Seuls 4 % des salariés des très petites entreprises (TPE) et des particuliers employeurs ont voté lors des dernières élections syndicales pour désigner leurs représentants. Arrivée en tête devant la CFDT, l’Unsa et FO, la CGT n’a recueilli que 58.000 voix sur près de 5,4 millions d’inscrits !

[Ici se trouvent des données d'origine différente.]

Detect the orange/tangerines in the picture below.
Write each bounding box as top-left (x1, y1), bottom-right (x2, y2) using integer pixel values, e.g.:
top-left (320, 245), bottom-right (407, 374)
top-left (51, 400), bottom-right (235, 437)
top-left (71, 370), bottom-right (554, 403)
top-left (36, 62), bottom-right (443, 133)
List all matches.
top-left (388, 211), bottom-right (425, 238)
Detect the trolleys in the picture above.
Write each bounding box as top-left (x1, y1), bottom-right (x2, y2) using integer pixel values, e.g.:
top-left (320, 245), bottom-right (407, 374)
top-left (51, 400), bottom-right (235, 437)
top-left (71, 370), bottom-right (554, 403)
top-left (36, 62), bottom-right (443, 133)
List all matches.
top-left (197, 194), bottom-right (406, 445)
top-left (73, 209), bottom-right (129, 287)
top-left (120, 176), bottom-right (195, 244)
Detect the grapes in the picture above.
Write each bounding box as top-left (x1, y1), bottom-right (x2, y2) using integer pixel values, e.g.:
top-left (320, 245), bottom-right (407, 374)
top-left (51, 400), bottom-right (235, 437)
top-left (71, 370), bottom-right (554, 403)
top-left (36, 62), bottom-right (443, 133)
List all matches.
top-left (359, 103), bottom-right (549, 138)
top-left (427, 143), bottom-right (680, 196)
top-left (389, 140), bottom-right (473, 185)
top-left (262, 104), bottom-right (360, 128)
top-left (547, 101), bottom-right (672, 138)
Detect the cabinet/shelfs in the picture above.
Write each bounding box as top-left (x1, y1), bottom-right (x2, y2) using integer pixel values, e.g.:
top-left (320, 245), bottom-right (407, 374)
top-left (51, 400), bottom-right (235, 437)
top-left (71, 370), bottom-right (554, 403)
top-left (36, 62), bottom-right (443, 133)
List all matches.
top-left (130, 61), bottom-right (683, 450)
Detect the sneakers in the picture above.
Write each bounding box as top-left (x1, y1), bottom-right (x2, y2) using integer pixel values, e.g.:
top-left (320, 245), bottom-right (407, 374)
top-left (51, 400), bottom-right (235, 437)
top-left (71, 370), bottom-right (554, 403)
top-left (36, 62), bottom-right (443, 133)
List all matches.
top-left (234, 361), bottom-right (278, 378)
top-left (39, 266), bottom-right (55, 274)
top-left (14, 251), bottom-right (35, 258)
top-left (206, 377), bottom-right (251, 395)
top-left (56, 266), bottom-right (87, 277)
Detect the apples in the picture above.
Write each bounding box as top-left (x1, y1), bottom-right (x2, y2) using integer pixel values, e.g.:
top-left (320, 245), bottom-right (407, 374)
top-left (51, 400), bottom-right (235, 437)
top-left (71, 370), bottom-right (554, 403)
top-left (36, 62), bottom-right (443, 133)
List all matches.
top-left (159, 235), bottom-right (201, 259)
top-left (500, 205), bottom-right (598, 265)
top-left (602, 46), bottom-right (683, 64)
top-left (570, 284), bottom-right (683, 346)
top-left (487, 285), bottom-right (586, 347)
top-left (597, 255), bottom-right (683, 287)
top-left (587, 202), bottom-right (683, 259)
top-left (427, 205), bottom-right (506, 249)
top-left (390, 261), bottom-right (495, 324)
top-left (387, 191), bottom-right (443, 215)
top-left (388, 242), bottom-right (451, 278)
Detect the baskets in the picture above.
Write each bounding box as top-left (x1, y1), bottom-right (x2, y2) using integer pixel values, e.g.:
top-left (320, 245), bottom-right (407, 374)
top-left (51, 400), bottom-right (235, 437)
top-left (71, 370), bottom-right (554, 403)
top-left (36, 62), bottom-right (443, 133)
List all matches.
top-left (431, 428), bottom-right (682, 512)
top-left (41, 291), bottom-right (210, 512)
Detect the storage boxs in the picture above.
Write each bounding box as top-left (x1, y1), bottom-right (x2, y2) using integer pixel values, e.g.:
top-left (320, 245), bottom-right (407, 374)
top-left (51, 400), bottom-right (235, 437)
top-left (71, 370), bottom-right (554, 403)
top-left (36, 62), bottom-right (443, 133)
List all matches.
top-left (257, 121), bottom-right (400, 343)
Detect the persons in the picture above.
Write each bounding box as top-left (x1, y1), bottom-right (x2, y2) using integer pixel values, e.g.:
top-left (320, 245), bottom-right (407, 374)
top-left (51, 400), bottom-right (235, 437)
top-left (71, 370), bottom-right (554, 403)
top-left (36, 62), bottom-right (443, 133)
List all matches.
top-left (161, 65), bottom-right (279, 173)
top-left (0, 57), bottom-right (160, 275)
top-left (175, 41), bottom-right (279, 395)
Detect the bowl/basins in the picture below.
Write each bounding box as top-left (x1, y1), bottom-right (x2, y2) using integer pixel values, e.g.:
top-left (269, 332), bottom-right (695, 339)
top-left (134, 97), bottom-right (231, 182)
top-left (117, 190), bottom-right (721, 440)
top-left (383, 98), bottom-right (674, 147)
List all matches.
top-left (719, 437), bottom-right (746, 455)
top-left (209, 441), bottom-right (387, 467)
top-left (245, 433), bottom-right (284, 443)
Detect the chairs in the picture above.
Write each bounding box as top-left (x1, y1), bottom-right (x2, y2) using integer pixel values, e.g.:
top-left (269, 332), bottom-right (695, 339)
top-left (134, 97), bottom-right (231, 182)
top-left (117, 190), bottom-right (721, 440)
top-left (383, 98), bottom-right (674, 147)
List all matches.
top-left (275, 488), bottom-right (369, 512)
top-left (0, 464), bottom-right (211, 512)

« C’est une très belle victoire parce que la CGT progresse encore chez les salariés des TPE. Ca démontre la confiance qu’ils ont dans la CGT pour défendre leurs droits », s’est réjouie Sophie Binet (La Tribune, 21 décembre 2024). Le syndicat communiste a commenté : « Par ce vote, les salariés des TPE ont fait le choix du syndicalisme de lutte et de proximité porté pour conquérir de nouveaux droits » (L’Humanité, 22 décembre 2024). Autre son de cloche toutefois chez la CFDT : « On pensait avoir touché le fond la dernière fois, mais on continue de creuser », a commenté avec humour son Secrétaire national (L’Opinion, 22 décembre 2024).
Le triomphalisme des cégétistes constitue en réalité un faux-semblant. Les élections des représentants des salariés des TPE et des particuliers employeurs, dont les résultats ont été communiqués par le ministère du travail le 20 décembre, ont été marquées par une abstention record. En 2021, seuls 5,4 % des inscrits avaient participé aux élections. En 2024, le chiffre est tombé à 4,07 %
Rappelons que ces élections permettent d’établir la représentativité de chaque organisation syndicale dans les branches au niveau national, la répartition des sièges dans les Commissions paritaires régionales interprofessionnelles, ainsi qu’aux prud’hommes.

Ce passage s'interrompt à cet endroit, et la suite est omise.